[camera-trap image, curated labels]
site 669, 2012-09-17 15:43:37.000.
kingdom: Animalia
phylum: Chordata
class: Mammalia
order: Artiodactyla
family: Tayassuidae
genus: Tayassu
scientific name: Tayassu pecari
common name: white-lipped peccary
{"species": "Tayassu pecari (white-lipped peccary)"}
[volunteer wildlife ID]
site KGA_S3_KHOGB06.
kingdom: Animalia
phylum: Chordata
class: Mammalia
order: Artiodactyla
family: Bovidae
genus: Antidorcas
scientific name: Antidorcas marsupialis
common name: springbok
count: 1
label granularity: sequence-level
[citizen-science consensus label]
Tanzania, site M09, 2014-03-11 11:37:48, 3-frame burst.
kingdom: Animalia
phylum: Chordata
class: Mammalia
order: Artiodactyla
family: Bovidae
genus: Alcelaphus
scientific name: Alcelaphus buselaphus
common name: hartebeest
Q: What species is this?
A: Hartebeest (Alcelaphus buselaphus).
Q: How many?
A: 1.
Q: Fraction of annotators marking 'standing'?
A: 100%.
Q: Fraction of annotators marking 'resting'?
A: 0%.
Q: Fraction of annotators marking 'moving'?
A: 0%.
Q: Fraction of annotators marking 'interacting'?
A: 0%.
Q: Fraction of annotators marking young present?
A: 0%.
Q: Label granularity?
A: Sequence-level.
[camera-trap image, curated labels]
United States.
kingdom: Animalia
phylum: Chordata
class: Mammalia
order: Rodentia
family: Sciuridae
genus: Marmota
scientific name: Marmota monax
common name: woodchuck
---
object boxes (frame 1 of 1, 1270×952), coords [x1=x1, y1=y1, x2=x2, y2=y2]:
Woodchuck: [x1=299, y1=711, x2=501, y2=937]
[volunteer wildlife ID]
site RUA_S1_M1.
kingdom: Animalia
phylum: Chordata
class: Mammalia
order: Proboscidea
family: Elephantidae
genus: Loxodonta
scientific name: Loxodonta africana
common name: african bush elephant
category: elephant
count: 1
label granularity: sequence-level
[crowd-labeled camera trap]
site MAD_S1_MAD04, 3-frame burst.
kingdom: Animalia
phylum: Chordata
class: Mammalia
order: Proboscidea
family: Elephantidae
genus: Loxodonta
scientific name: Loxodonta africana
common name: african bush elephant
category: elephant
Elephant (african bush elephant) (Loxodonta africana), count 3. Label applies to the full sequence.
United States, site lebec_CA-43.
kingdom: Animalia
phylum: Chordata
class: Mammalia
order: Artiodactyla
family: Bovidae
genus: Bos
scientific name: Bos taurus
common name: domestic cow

::::::

Your goal | Write out the lines from the one containing "object boxes (frame" through the last line of the records above. Include both of those lines and nothing else.

Written solution |
object boxes (frame 1 of 1, 1270×952), coords [x1=x1, y1=y1, x2=x2, y2=y2]:
Woodchuck: [x1=299, y1=711, x2=501, y2=937]
[volunteer wildlife ID]
site RUA_S1_M1.
kingdom: Animalia
phylum: Chordata
class: Mammalia
order: Proboscidea
family: Elephantidae
genus: Loxodonta
scientific name: Loxodonta africana
common name: african bush elephant
category: elephant
count: 1
label granularity: sequence-level
[crowd-labeled camera trap]
site MAD_S1_MAD04, 3-frame burst.
kingdom: Animalia
phylum: Chordata
class: Mammalia
order: Proboscidea
family: Elephantidae
genus: Loxodonta
scientific name: Loxodonta africana
common name: african bush elephant
category: elephant
Elephant (african bush elephant) (Loxodonta africana), count 3. Label applies to the full sequence.
United States, site lebec_CA-43.
kingdom: Animalia
phylum: Chordata
class: Mammalia
order: Artiodactyla
family: Bovidae
genus: Bos
scientific name: Bos taurus
common name: domestic cow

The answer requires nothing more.